Durante todo el juicio quise levantarme y decir que fui yo. Yo, el autor de este relato, fue quien los eliminó, y me retuve para decir que era yo el culpable de tan miserable crimen.
Lo sé, un expatriado parisino no puede matar ni eliminar a sus vecinos. No podía odiarlos, pero tampoco yo en mi situación podía. Lo reconozco. Yo lo hice por puro capricho literario. Sentí miedo por Xavier y por mi imaginación perversamente exhuberante. ¿Cómo pude yo crear a un tan desbalido, frágil y vulnerable protagonista en mi historia?
Había querido darle la oportunidad de salir corriendo y empezar una nueva vida, fuera de recuerdos, marcas y costumbres establecidas. Con ese gesto, literariamente adonino, quería ayudarle a levantar el ancla de Bruselas, y obligarle a navegar de nuevo por horizontes lejanos y libres. Soy el autor y puedo hacer todo lo que me venga en gana.

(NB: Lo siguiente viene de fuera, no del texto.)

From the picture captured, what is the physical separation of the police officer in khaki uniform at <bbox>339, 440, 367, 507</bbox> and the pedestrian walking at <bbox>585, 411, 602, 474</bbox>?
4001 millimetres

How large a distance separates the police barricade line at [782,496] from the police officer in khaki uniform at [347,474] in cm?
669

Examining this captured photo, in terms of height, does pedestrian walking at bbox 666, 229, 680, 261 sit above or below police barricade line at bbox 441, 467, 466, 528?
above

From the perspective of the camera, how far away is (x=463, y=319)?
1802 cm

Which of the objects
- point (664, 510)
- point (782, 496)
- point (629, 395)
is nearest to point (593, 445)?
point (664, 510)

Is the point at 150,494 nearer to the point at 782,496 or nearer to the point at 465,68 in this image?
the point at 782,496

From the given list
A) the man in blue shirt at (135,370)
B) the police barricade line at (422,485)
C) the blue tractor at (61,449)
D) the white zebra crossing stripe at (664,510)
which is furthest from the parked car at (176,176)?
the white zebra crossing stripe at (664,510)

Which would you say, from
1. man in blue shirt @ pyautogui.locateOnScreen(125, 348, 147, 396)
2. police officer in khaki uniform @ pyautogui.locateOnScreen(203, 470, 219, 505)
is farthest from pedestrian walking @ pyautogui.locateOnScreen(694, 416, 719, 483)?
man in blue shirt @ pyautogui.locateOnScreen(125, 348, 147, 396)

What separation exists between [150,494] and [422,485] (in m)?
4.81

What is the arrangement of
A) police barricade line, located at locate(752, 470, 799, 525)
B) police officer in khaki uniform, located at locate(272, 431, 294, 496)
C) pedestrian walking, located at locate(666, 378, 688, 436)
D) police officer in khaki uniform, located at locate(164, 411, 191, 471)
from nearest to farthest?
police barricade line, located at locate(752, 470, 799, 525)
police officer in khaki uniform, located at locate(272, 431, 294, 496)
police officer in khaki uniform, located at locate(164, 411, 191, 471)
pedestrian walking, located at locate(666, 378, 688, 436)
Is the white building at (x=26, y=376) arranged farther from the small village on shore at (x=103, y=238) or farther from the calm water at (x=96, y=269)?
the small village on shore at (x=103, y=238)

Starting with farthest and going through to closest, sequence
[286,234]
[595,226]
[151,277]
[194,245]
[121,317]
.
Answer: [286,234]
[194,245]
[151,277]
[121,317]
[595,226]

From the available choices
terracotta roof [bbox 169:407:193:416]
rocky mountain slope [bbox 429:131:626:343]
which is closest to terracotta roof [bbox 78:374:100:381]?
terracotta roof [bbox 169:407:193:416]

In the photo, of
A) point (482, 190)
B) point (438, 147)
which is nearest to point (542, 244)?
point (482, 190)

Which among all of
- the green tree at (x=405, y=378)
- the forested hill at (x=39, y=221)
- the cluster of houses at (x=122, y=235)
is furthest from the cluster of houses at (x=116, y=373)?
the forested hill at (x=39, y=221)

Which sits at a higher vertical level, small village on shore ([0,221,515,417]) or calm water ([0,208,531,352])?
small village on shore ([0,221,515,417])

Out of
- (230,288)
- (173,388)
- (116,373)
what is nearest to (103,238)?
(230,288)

Cuenta la leyenda que debajo del Palacio de Justicia existe otro Palacio de pasadizos subterráneos en los que se escondieron cientos de personas para no ser descubiertas durante las dos guerras mundiales. El autor, que durante toda la historia no había sabido qué hacer con los vecinos eliminados, un día entró en la cárcel por su propio pie, y allí, se le ocurrió que podía esconderlos en los salones y pasadizos secretos subterráneos del Palacio de Justicia. En ellos, dichos personajes descubrieron que también durante las excavaciones habían realizado habitaciones, y cocinas y baños secretos. A veces, aunque se camufablan con los railes del tranvía se oían ruidos y se escuchaban canciones, conversaciones y risas. Se podía hasta oler a pan recién hecho, confundiéndose con el de las cocinas de los restaurantes del barrio.
Cuenta también la leyenda que Xavier llegó a saber que sus ex-vecinos estaban allí, y decidió irse a vivir con ellos. Al cabo de un tiempo, su autor decidió hacer algo para que levantara el vuelo.
Javier-Xavier: proviene de la palabra euskera “etcheberri”. El significado del nombre es “Aquel que vive en casa nueva”.